I believe that’s been taken into account now as he lowered the bandwidth to 350GB/s which is what the GPU can actually draw according to @leman. I’m not sure though.
Thanks for letting me know that--I didn't think it was appropriate to compare Open CL to Metal scores, so it's nice to know they are comparable, and you can thus choose whatever is most appropriate for the platform.
In some ways that is indeed better but I still feel that comparing cross API and cross graphics architecture is fraught with issues of so many variables. In the end it’s possibly good enough for this purpose as I’ll explain below.
But even using your numbers, the RTX 4060 Ti is still showing a higher Score/Bandwidth ceiling than the M3 Max, suggesting the M3 has enough bandwidth to score even higher, and that it is thus not bandwidth-limited. At the same time, the ratios are within 10%, which is about the typical variance of these tests. Hence the three possible conclusions are :

(a) The results are consistent with the M3 not being bandwidth limited.
(b) The results are too close to tell us anything.
(c) Because we don't know the relative "bandwidth efficiency" (bandwidth needed per computation rate) of the M3 and RTX 4060 Ti, this comparison doesn't tell us anyting.

View attachment 29386

I think @leman ’s point is that the 4060 Ti has theoretically nearly double the Tflops of the M3 Max (22 vs 13 I think) and if it weren’t bandwidth limited it should be scoring far more than the M3 Max. With such a wide gulf between them in compute and OpenCL being good enough on Nvidia cards it should be pulling far ahead. So in the end, you need to normalize by raw compute power as well. Or compare the normalization with bandwidth with normalization by compute.

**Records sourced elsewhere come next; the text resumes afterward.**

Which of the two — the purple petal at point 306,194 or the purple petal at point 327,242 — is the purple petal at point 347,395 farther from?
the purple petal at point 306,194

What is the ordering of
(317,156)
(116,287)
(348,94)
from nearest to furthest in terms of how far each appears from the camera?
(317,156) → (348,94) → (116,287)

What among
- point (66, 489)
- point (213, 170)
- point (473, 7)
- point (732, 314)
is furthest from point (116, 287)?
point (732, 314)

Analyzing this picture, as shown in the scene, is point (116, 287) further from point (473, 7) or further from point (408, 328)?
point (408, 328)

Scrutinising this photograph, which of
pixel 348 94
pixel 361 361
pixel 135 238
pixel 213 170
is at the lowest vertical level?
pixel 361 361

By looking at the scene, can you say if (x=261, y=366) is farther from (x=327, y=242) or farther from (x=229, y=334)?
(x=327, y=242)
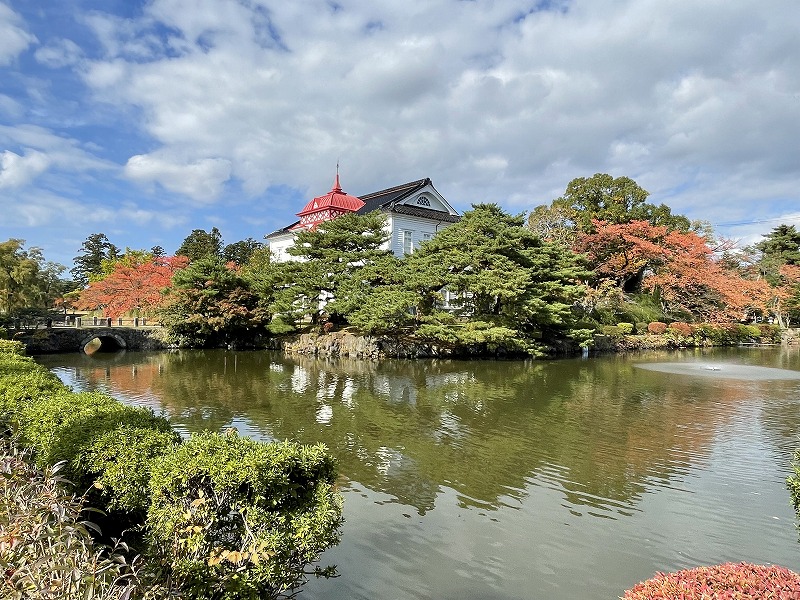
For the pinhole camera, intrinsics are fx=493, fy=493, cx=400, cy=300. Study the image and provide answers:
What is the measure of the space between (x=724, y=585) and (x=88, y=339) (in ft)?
94.4

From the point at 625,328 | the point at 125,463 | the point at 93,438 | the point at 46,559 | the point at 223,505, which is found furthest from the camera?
the point at 625,328

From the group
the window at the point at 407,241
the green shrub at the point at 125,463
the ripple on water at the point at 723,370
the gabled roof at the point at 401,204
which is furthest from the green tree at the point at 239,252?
the green shrub at the point at 125,463

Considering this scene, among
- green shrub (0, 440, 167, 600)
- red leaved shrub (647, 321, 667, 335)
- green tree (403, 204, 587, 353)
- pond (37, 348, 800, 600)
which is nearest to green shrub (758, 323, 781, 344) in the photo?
red leaved shrub (647, 321, 667, 335)

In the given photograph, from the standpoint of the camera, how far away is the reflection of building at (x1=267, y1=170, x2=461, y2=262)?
1205 inches

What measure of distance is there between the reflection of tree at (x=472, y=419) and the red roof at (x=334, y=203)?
15.5 meters

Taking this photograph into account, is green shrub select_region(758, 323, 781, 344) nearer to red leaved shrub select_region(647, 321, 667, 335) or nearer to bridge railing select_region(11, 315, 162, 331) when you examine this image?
red leaved shrub select_region(647, 321, 667, 335)

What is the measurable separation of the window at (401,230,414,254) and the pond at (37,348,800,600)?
1452 cm

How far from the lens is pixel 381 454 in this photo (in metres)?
8.30

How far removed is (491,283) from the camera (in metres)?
20.8

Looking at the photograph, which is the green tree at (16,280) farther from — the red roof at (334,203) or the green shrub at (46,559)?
the green shrub at (46,559)

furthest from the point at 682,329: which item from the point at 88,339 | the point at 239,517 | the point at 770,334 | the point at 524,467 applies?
the point at 88,339

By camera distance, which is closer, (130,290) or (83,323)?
(83,323)

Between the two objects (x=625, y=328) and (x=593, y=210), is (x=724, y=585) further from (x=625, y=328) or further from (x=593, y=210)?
(x=593, y=210)

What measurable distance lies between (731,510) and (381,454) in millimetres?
4939
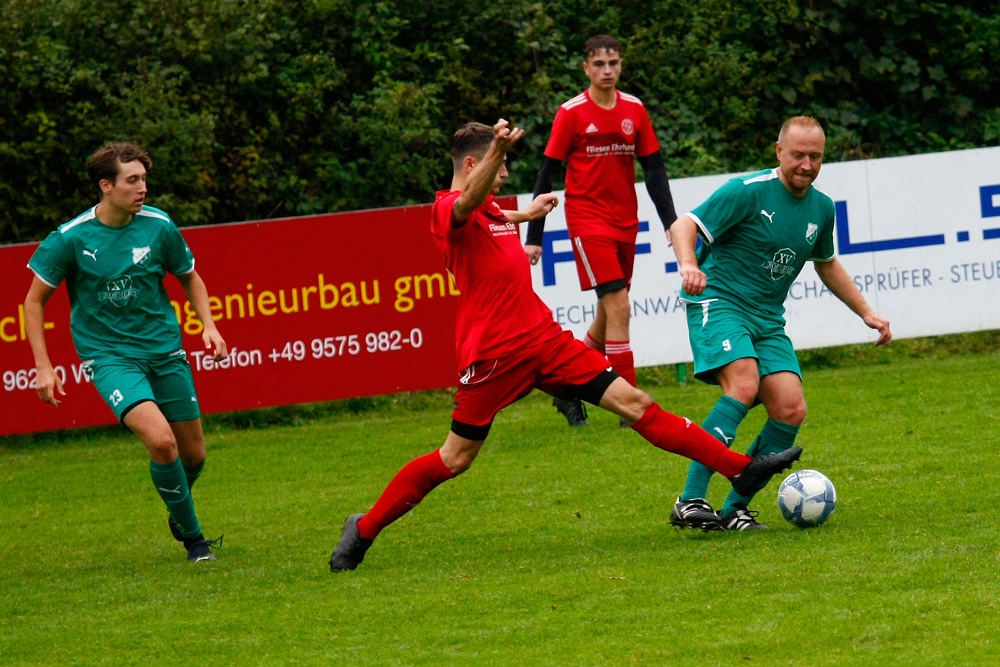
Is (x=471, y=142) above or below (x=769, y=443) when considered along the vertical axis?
above

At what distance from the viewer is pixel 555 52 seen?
1584cm

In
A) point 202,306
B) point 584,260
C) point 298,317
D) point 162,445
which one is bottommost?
point 162,445

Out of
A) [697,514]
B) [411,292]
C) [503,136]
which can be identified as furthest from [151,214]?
[411,292]

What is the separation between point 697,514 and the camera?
20.6 feet

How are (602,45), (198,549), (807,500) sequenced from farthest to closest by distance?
(602,45)
(198,549)
(807,500)

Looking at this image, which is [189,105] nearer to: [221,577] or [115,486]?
[115,486]

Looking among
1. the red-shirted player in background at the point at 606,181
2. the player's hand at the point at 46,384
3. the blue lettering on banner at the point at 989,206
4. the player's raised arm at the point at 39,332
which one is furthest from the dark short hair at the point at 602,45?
the blue lettering on banner at the point at 989,206

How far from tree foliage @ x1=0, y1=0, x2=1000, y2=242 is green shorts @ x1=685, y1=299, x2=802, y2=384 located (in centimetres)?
810

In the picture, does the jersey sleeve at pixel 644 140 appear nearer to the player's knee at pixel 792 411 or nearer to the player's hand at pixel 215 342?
the player's knee at pixel 792 411

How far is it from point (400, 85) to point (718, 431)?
9032 millimetres

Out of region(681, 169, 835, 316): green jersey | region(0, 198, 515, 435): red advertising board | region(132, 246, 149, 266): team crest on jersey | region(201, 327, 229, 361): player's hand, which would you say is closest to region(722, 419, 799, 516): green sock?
region(681, 169, 835, 316): green jersey

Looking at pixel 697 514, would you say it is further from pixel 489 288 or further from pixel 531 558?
pixel 489 288

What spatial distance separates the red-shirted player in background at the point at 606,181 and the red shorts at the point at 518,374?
10.0 ft

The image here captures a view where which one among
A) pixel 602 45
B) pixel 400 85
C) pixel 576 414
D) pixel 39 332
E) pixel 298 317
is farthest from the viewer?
pixel 400 85
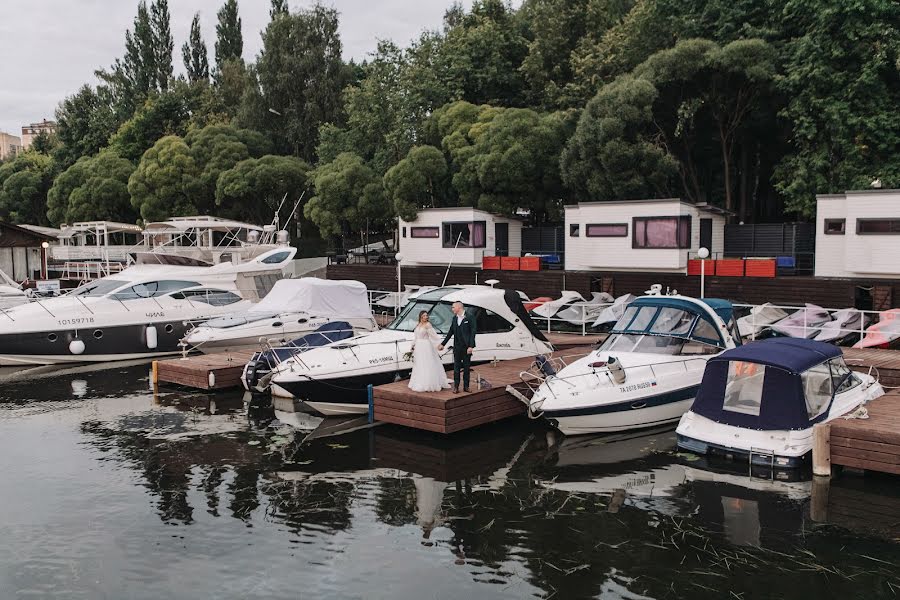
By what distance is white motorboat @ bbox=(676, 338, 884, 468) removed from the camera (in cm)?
1137

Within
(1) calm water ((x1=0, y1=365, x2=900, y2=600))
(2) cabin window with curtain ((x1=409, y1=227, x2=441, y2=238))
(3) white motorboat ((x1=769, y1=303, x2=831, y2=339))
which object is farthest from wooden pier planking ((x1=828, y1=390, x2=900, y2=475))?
(2) cabin window with curtain ((x1=409, y1=227, x2=441, y2=238))

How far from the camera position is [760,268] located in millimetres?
25688

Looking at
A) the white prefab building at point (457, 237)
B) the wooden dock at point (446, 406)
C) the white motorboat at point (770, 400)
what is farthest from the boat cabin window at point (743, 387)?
the white prefab building at point (457, 237)

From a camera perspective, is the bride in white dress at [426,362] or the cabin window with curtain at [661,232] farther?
the cabin window with curtain at [661,232]

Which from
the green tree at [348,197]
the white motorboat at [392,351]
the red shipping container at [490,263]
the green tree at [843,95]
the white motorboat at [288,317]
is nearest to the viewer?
the white motorboat at [392,351]

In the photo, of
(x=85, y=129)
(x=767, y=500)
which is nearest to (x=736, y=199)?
(x=767, y=500)

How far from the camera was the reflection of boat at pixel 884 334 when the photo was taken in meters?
18.5

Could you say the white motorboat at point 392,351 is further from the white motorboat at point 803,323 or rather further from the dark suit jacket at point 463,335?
the white motorboat at point 803,323

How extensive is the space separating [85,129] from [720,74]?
5498 cm

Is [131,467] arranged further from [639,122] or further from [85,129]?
[85,129]

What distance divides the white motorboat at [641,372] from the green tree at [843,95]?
58.0 ft

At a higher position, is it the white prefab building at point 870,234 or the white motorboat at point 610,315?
the white prefab building at point 870,234

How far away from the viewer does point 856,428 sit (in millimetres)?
10852

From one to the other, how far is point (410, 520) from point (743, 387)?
20.4 feet
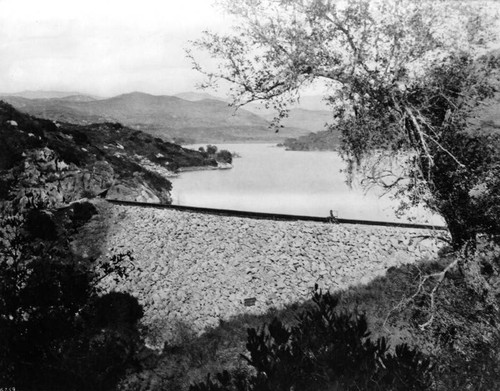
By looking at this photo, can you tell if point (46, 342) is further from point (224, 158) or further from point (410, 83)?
point (224, 158)

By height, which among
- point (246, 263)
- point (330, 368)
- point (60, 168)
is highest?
point (60, 168)

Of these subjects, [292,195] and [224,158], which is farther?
[224,158]

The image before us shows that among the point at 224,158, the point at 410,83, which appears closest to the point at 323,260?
the point at 410,83

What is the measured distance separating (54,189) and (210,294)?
1704 centimetres

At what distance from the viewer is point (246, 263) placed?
18.2m

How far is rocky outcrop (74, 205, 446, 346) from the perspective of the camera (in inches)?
671

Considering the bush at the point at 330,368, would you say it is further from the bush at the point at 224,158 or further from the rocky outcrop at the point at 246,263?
the bush at the point at 224,158

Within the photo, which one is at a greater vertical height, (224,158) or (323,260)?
(224,158)

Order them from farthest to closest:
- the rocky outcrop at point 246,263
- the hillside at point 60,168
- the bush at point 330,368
Answer: the hillside at point 60,168, the rocky outcrop at point 246,263, the bush at point 330,368

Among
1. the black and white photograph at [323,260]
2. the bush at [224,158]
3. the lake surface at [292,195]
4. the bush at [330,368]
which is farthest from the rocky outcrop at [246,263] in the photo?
the bush at [224,158]

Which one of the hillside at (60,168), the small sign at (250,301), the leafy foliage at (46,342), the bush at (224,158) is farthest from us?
the bush at (224,158)

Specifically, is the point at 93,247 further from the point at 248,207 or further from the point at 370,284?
the point at 370,284

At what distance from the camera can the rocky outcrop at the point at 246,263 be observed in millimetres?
17047

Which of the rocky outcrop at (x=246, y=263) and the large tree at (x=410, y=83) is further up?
the large tree at (x=410, y=83)
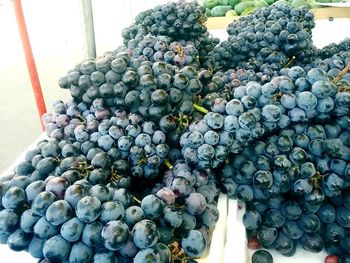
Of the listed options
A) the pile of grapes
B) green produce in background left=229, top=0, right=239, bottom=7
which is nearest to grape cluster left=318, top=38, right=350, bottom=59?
the pile of grapes

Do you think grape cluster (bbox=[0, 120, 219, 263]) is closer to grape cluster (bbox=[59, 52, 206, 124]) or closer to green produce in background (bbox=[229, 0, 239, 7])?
grape cluster (bbox=[59, 52, 206, 124])

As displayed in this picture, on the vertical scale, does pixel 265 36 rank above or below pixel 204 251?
above

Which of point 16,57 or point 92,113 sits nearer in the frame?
point 92,113

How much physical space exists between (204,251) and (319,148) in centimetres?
36

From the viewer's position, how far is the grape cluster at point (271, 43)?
128 cm

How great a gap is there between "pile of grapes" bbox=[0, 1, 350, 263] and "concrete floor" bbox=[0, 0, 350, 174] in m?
1.91

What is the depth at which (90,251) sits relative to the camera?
1.93 ft

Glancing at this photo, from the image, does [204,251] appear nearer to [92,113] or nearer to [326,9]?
[92,113]

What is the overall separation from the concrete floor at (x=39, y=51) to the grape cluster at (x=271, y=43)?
3.99 feet

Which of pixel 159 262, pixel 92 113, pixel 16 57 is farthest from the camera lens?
pixel 16 57

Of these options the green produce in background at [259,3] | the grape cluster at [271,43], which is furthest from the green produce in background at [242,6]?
the grape cluster at [271,43]

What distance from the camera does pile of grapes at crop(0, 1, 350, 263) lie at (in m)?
0.60

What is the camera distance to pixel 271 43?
4.35ft

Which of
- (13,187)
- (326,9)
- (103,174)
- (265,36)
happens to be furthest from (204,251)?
(326,9)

One thing though that’s in the back of my mind, right now I’m just waking up in a haze and @leman always remembers this better than I do anyway, is Nvidia one of those that relies on ILP within a thread to achieve its full compute potential? In other words could this also be a limitation of that design at least with respect to the GB6 tests? Though I’ll admit a priori I would’ve thought compute-oriented tests would’ve been the ideal case for such a design.